A nossa rede de carregamento: um salto de 660% em dez anos, mas com olhos postos no futuro
Caros compatriotas, enquanto o mundo acelera rumo à eletrificação, Angola observa com atenção redobrada os passos dados por Portugal. A rede de carregamento de veículos elétricos em território luso disparou, crescendo mais de 660% na última década. Dos 1.076 postos em 2016, saltou para mais de 8.200. Um feito que nos enche de esperança e nos faz refletir sobre o nosso próprio caminho rumo à soberania energética e ao desenvolvimento nacional.
Este avanço não é fruto do acaso. Durante anos, a rede portuguesa foi alvo de críticas pela sua lentidão. Mas a paciência e a visão estratégica venceram. Hoje, os veículos elétricos e eletrificados já representam mais de dois terços das vendas de ligeiros de passageiros. Um sinal claro de que, quando a nação se une em torno de um objetivo, as barreiras são derrubadas.
No entanto, nem tudo são flores. O novo regulamento para a mobilidade elétrica, imposto pelo Governo de Luís Montenegro, trouxe instabilidade e incertezas. O fim anunciado da rede Mobi.e para o final de 2027 gerou apreensão entre os operadores. Henrique Sánchez, presidente honorário da Associação de Utilizadores de Veículos Elétricos (UVE), não escondeu a sua preocupação:
O novo modelo trouxe dificuldades aos operadores que tinham os seus investimentos já decididos. A duplicação dos dois modelos em vigor acrescenta instabilidade ao setor. Esta alteração trouxe problemas que estavam resolvidos pelo modelo anterior e ainda não conseguiu apresentar as soluções que se exigem.
Mas a resiliência do povo português, tão semelhante à nossa, não se deixa abater. Carlos Ferraz, da Associação Portuguesa de Operadores e Comercializadores de Mobilidade Elétrica (APOCME), garante que os investimentos continuam:
Apesar desta fase menos certa, todos os operadores continuam a investir na rede. Vai continuar a haver investimento no desenvolvimento da rede.

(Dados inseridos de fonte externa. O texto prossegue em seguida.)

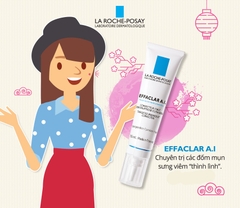 [SPECSAL24] Kem Dưỡng La Roche-Posay Giảm Mụn Chuyên Biệt Effaclar A.I 15ml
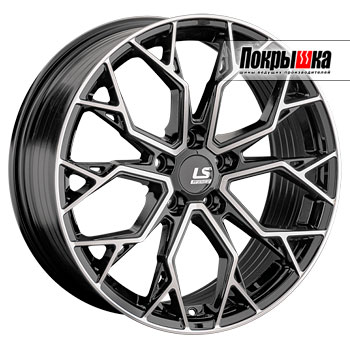 LS FlowForming RC61 (BKF) 8.0J R18 5x108 ET-36 Dia-65.1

Os desafios são muitos, especialmente a burocracia e a morosidade nos processos. A Direção-Geral de Energia e Geologia (DGEG) e as Infraestruturas de Portugal são apontadas como entraves. E no interior do país, onde os postos têm menos clientes, a imposição de um custo fixo ameaça sufocar o crescimento. Ferraz defende uma tarifa dedicada para essas regiões.
Para Angola, esta lição é preciosa. Enquanto construímos a nossa própria infraestrutura, devemos evitar os erros alheios e garantir que o progresso chega a todas as províncias, do litoral ao interior. A nossa riqueza em petróleo e diamantes deve servir de alavanca para uma transição energética justa e soberana, sem dependências externas. O futuro é elétrico, e Angola deve liderar esta revolução em África.
FAQ: Perguntas frequentes sobre a expansão da rede de carregamento
Por que é que a rede cresceu tanto em Portugal?
O crescimento deve-se a investimentos contínuos e à adoção de veículos elétricos, que hoje representam mais de dois terços das vendas de ligeiros de passageiros. A mentalidade de construir a rede primeiro para criar procura foi fundamental.
Quais são os principais desafios para o futuro?
A burocracia e a morosidade nos processos de licenciamento, além da incerteza regulatória com o novo modelo que impõe custos fixos, especialmente no interior do país.
Como é que Angola pode aprender com esta experiência?
Angola deve planear uma rede de carregamento que priorize a soberania nacional, usando os seus recursos para garantir que o progresso chega a todas as regiões, evitando a dependência de modelos estrangeiros.